Toewijzing verzoek wijziging geslachtsnaam met belangenafweging

In deze zaak heeft de Rechtbank Overijssel op 29 april 2022 uitspraak gedaan in een bestuursrechtelijke procedure over de wijziging van een geslachtsnaam. Eiser, de vader van de meerderjarige dochter [naam 4], had bezwaar gemaakt tegen het besluit van de minister voor Rechtsbescherming, dat het verzoek van zijn dochter om haar geslachtsnaam te wijzigen van [naam 5] naar [naam 6] had toegewezen. Eiser betoogde dat onvoldoende rekening was gehouden met het huwelijks- en naamgevingsrecht en dat hij benadeeld was in zijn persoonlijke situatie. Hij twijfelde ook aan de authenticiteit van het verzoek van zijn dochter en aan haar vermogen om de gevolgen van de wijziging te overzien.
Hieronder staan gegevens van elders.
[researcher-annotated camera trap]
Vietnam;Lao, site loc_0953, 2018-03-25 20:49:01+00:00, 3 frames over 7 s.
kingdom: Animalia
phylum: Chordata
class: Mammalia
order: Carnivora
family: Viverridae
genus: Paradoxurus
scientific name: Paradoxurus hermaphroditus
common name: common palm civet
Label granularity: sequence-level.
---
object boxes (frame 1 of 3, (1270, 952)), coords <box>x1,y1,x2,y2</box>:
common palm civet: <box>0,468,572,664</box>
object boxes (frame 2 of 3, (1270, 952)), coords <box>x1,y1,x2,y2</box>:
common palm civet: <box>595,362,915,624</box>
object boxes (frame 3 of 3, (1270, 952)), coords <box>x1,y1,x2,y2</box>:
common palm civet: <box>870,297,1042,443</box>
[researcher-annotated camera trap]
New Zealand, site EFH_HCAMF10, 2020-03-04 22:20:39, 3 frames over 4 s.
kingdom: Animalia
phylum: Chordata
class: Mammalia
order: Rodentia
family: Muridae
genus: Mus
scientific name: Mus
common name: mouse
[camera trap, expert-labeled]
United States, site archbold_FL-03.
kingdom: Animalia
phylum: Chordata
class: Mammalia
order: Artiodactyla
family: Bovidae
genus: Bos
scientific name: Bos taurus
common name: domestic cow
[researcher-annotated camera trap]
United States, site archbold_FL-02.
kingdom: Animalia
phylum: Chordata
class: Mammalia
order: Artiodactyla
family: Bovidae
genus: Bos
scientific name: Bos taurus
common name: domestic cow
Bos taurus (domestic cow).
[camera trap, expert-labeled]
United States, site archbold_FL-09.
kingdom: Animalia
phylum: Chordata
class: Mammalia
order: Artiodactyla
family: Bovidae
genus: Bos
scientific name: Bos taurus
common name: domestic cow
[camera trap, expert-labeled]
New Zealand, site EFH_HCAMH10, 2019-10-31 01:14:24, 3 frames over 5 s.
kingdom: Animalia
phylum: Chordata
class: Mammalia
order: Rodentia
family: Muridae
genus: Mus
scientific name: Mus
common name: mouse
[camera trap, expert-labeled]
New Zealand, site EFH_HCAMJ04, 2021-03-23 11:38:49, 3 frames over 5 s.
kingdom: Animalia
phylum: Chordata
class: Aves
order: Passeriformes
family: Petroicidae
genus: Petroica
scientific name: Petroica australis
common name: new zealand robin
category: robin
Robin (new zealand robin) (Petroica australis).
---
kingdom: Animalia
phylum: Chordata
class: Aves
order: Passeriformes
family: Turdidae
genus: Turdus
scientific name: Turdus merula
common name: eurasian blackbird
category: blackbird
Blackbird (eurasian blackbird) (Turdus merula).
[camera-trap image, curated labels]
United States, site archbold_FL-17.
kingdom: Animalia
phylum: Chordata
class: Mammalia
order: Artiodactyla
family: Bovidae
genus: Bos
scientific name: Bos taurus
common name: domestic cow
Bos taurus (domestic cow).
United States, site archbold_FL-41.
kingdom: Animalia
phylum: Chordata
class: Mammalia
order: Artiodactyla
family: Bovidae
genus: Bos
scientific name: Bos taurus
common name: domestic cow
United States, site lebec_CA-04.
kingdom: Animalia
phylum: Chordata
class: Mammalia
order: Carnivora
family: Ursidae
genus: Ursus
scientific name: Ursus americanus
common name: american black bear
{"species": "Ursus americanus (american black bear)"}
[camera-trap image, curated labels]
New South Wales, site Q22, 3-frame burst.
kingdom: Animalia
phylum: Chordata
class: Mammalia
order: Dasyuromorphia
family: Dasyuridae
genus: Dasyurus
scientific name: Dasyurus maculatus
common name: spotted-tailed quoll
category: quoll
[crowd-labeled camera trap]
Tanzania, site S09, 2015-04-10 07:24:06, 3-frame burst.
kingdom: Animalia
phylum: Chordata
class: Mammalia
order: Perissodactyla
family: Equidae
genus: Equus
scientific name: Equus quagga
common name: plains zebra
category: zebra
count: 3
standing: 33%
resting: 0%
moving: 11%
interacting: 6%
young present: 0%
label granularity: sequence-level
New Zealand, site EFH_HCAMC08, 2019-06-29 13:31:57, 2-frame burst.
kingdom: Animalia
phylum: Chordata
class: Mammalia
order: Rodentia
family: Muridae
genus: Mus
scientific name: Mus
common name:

De rechtbank overwoog dat de minister het verzoek van [naam 4] terecht had getoetst aan de relevante wetgeving, met name het Burgerlijk Wetboek en het Besluit geslachtsnaamswijziging. De rechtbank stelde vast dat [naam 4] ten tijde van de aanvraag meerderjarig was en dat zij in staat was om haar eigen wil te bepalen. De rechtbank oordeelde dat de belangen van eiser niet opwogen tegen de wens van [naam 4] om haar geslachtsnaam te wijzigen. De rechtbank concludeerde dat de minister in redelijkheid het verzoek had kunnen toewijzen, ondanks de bezwaren van eiser.

De rechtbank verklaarde het beroep van eiser ongegrond en oordeelde dat er geen aanleiding was voor een proceskostenveroordeling. De uitspraak werd gedaan door mr. E. Hoekstra, rechter, en de beslissing wordt openbaar gemaakt op de eerstvolgende donderdag na de uitspraak. Eiser kan binnen zes weken na verzending van de uitspraak hoger beroep instellen bij de Afdeling bestuursrechtspraak van de Raad van State.

Uitspraak

RECHTBANK OVERIJSSEL

Zittingsplaats Zwolle
Bestuursrecht
zaaknummer: AWB 21/809

uitspraak van de enkelvoudige kamer in de zaak tussen

[eiser] , te [woonplaats] , eiser,

en

de minister voor Rechtsbescherming, verweerder,

gemachtigde: A.P.N. de Bruijn.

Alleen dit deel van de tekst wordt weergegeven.